I am very fond of Asian cooking so I've done the same myself with unusual ingredients such as canned bamboo shoots, sliced lotus root, and water chestnuts - I never need a whole can-full in one recipe (and would work out far too expensive). It's lovely to be able to dip into the freezer for a few of those ingredients for a stir-fry!

Sometimes it does affect texture though depending on what it is - but I'm sure the cats won't mind. You would obviously need to make sure it is totally thawed and brought up to room temperature before serving though, as cats tend to refuse cold food (it's just not as smelly and enticing!).


----------



## Tje (Jan 16, 2010)

just thought I'd come back with my update. 

Well I froze it 2 weeks ago and defrosted their first portion yesterday and it was fine. 

It wasn't mushy or watery or any different to how it is when it comes out of the tin. 

And it passed the "taste test" with my cats. They munched happily at it. 

Should add this is Animonda CARNY I was freezing, might be different if you froze those pouches with meat pieces in jelly or pate type foods. 

All in all very pleased indeed.

Thanks to you all who helped me.


----------



## LiaP (Aug 5, 2012)

thanks - I googled freezing cat food because I'm going away for three days.
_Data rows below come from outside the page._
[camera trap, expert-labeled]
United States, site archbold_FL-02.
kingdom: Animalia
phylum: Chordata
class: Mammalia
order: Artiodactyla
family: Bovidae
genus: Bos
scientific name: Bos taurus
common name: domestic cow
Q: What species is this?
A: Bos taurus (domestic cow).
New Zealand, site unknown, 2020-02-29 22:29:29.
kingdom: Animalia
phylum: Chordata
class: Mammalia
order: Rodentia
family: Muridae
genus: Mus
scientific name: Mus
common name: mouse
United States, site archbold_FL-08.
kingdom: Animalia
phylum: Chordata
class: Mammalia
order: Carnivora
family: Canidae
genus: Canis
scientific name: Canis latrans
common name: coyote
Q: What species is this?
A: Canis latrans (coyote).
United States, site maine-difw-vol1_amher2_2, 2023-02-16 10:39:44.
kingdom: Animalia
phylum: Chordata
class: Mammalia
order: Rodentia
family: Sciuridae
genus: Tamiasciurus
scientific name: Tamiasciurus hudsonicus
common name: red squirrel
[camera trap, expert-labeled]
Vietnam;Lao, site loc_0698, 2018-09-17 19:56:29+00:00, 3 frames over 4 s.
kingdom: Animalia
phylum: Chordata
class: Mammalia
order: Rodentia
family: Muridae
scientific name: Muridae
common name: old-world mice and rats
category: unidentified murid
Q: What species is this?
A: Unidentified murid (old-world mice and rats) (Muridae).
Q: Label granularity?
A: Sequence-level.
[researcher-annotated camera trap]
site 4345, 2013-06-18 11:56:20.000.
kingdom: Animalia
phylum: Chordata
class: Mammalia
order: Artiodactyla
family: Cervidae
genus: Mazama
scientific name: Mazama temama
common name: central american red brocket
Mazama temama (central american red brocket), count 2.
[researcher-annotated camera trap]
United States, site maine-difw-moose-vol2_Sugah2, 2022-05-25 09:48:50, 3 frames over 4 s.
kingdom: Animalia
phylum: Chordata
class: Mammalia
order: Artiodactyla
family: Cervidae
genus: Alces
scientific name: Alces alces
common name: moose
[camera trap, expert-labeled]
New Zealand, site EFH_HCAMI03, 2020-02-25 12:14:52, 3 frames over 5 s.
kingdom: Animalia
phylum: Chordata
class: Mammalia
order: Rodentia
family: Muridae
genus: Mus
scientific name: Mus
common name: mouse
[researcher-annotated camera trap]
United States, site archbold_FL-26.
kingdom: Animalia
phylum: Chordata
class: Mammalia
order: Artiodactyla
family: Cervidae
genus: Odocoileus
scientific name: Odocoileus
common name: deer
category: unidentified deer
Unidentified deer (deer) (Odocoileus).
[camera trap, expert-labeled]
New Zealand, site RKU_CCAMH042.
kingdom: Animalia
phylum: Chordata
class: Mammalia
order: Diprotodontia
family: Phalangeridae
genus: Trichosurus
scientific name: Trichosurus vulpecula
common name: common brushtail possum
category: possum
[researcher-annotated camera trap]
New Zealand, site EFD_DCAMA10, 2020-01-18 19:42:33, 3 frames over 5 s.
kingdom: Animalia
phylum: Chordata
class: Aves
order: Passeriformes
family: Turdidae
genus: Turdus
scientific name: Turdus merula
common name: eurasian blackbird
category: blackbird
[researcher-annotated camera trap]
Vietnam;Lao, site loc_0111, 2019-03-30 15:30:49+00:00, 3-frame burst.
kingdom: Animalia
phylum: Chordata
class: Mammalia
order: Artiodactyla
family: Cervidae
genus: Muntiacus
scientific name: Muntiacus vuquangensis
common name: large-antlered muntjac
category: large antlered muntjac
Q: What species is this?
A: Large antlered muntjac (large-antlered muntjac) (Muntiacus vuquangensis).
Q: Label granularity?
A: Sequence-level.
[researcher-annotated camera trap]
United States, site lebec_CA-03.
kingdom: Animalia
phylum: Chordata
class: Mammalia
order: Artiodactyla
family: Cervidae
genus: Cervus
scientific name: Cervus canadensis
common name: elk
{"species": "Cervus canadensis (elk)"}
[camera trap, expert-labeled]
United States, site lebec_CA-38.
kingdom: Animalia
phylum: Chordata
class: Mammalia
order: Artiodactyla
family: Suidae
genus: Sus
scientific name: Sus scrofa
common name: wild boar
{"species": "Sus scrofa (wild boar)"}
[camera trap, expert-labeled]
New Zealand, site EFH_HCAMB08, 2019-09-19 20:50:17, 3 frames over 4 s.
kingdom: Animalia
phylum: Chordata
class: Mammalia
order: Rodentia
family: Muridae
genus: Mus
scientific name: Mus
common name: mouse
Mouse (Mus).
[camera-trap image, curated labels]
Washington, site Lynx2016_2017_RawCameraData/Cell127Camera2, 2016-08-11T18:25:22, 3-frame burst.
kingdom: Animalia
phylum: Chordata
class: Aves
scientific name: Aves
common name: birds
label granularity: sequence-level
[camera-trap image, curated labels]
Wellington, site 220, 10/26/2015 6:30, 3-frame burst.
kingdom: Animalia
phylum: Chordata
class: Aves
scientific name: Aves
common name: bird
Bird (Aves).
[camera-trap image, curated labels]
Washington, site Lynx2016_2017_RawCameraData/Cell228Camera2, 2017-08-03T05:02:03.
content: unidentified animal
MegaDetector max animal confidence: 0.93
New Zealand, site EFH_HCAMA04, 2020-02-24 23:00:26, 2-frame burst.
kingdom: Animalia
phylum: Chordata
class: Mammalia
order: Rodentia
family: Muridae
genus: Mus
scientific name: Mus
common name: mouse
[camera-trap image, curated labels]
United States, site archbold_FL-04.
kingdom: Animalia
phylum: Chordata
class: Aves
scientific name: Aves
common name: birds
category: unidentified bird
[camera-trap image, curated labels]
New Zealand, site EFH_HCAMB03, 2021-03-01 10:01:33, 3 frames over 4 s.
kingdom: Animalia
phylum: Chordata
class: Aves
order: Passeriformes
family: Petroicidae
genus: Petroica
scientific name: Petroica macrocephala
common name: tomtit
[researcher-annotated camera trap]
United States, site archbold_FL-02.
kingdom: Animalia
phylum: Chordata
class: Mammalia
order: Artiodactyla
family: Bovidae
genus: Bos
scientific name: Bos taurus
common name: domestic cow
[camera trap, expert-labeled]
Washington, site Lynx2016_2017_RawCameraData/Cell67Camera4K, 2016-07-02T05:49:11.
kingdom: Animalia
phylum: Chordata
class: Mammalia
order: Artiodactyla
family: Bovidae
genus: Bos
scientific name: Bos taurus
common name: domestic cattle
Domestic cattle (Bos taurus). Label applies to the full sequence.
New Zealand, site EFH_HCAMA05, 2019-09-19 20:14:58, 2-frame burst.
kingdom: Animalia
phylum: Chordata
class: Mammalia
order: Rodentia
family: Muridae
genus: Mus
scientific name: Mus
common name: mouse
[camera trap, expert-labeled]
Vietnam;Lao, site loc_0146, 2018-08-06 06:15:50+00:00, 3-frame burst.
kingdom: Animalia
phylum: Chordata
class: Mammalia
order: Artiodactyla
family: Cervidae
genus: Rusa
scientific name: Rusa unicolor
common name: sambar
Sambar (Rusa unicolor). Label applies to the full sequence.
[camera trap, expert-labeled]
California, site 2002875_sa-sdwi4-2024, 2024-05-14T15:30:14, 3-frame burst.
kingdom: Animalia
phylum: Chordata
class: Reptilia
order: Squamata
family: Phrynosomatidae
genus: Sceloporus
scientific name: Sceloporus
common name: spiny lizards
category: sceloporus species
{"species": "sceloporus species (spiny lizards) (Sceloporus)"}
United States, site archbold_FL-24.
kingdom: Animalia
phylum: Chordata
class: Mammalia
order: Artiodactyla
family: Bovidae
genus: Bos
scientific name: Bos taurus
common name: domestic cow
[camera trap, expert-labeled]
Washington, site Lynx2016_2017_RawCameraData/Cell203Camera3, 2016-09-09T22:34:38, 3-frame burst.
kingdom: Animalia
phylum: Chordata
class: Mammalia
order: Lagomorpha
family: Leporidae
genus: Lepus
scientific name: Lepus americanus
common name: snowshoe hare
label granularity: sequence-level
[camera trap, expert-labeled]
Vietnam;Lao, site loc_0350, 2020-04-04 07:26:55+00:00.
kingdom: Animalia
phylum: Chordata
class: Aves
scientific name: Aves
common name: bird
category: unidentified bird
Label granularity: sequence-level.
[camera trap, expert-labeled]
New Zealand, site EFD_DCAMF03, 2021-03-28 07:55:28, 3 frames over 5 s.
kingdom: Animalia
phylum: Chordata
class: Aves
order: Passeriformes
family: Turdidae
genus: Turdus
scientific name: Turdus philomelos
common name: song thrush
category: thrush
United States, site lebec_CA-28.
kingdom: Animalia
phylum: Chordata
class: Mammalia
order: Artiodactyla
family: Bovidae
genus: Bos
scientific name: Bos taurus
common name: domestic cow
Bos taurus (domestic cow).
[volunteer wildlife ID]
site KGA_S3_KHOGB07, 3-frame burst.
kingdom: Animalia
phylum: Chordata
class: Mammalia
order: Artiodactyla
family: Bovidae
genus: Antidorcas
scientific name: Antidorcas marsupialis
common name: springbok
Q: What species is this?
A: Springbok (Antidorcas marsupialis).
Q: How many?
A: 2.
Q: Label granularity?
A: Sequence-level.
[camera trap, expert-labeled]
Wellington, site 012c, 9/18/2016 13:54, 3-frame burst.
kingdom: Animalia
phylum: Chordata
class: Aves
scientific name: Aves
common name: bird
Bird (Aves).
A neighbour will look in on her everyday, but with it being so warm I thought I'd freeze a can in portion sizes in the dishes, and put another can in a tupperware container in the fridge; that way my friend can put out one chilled and one frozen dish each day.
The chilled will be her absolute favourite food (cosma chicken), so she'll dive into it straight away, and the other will have thawed by the time she goes to eat it, but won't have been sitting there warm all day.
She'll have dry food on hand as a back up, so she won't starve if it doesn't work.
I will get the sulky treatment when I get back for deserting her, but catteries for a short period cause just as much upset.

Fingers crossed!


----------



## Ely01 (May 14, 2014)

Ues it s fine to freeze food as long as it's soon after opening and you can keep it in the freezer a couple of months.
Uou can buy small plastic boxes of 100-150gr to freeze individual portions.
I do that with butchers and bozita:
I serve one portion straightaway and put the rest in 3 small boxes that I shove in a bag with a piece of the label so I know what it is. In the freezer.


----------



## Cammy (Mar 17, 2015)

This is a very helpful thread as I have been giving Butchers meaty to Sarah for one meal each day and using other brands for breakfast and dinner. However since they stopped the foil trays I'm finding a tin too big and don't like it sitting in the fridge for days so nice to know it will freeze.


----------



## Lilylass (Sep 13, 2012)

I've done it for quite a while (started with the dog's wet food as the big cans are sooooo much cheaper) and then have done it with Mia's wet foods since (again as the big cans are so much cheaper than say the 200g ones)

If you have a £shop (or some of the supermarkets also sell them), they all tend to have small tubs in packs of 8 which are a perfect size! http://www.poundland.co.uk/food-storage-mini-containers-8-pack


----------